§ Passage provided:
::::::

Re: Machine lockups on extreme memory pressure

linux-mm.kvack.org archive mirror
 help / color / mirror / Atom feed

From: Shakeel Butt <shakeelb@google.com>
To: Michal Hocko <mhocko@suse.com>
Cc: Johannes Weiner <hannes@cmpxchg.org>,
	Linux MM <linux-mm@kvack.org>,
	 Andrew Morton <akpm@linux-foundation.org>,
	Roman Gushchin <guro@fb.com>,
	 LKML <linux-kernel@vger.kernel.org>,
	Greg Thelen <gthelen@google.com>
Subject: Re: Machine lockups on extreme memory pressure
Date: Tue, 22 Sep 2020 06:37:02 -0700	[thread overview]
Message-ID: <CALvZod6=VwQduoG3GiW-=csAQja4vCsXAhKH_tSuA4JYx0dEiA@mail.gmail.com> (raw)
In-Reply-To: <20200922111202.GY12990@dhcp22.suse.cz>

On Tue, Sep 22, 2020 at 4:12 AM Michal Hocko <mhocko@suse.com> wrote:
>
> On Mon 21-09-20 11:35:35, Shakeel Butt wrote:
> > Hi all,
> >
> > We are seeing machine lockups due extreme memory pressure where the
> > free pages on all the zones are way below the min watermarks. The stack
> > of the stuck CPU looks like the following (I had to crash the machine to
> > get the info).
>
> sysrq+l didn't report anything?
>

Sorry I misspoke earlier that I personally crash the machine. I get to
know the state of the machine from the crash dump. We have a crash
timer on our machines which need to be reset every couple of hours
from user space. If the user space daemon responsible to reset does
not get chance to reset it, the machine get crashed, so, these crashes
are where the user space timer resetter daemon could not run for
couple of hours.

::::::

§ Task list:
**A)** In the memory pressure post, transcribe the stretch from "On Tue, Sep" through "get the info).".
**B)** Condense the paragraph of the memory pressure post beginning "Sorry I misspoke earlier" into a shorter version that keeps its main facts.

§ Supplied material:
::::::

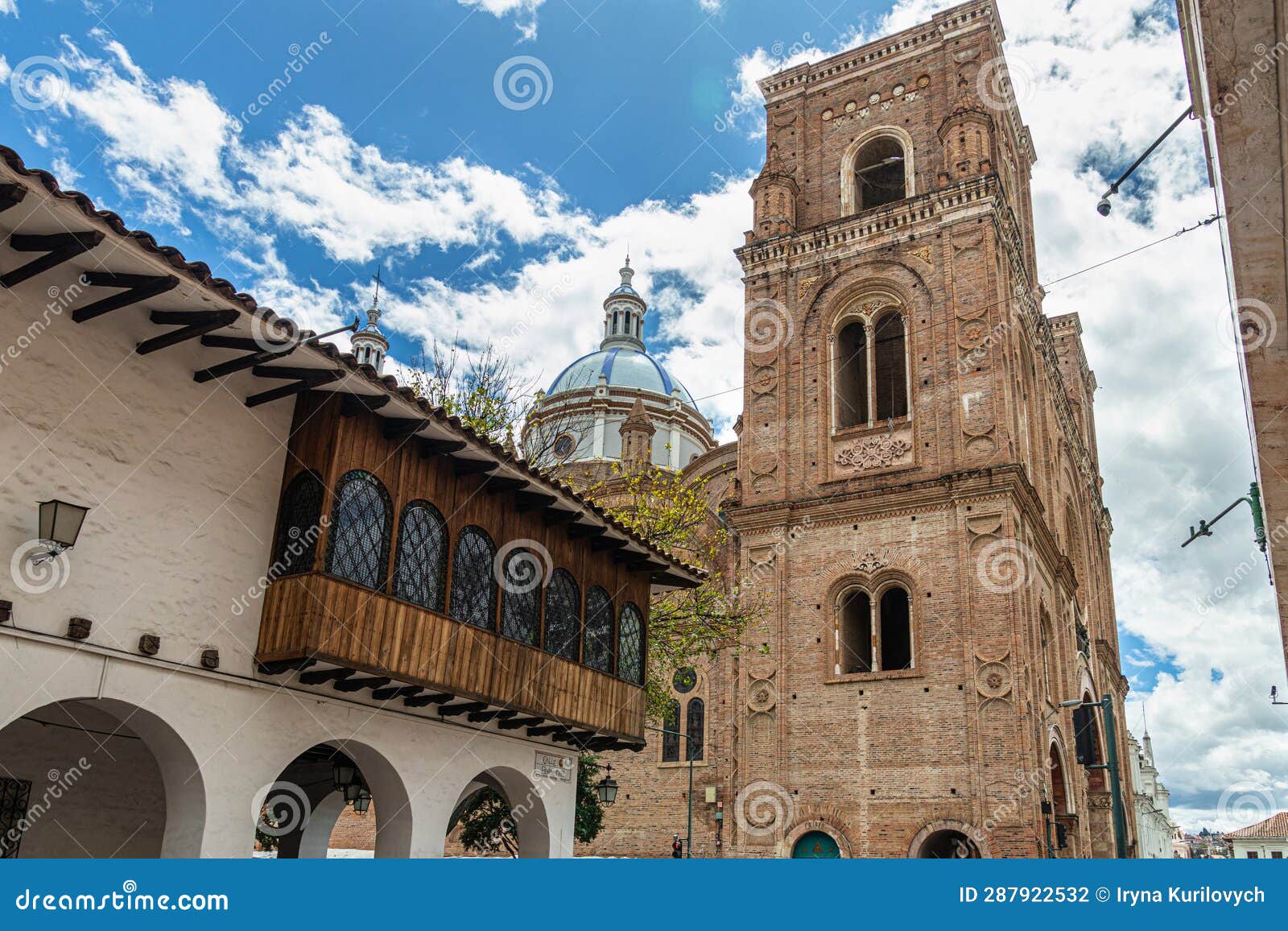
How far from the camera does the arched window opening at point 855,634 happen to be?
25.0 m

::::::

§ Task solutions:
**A)**
On Tue, Sep 22, 2020 at 4:12 AM Michal Hocko <mhocko@suse.com> wrote:
>
> On Mon 21-09-20 11:35:35, Shakeel Butt wrote:
> > Hi all,
> >
> > We are seeing machine lockups due extreme memory pressure where the
> > free pages on all the zones are way below the min watermarks. The stack
> > of the stuck CPU looks like the following (I had to crash the machine to
> > get the info).

**B)** The writer did not crash the machine personally but learned its state from a crash dump. The machines have a crash timer that a user space daemon must reset every couple of hours. If the daemon gets no chance to reset it, the machine crashes. So these crashes happen when the resetter daemon could not run for a couple of hours.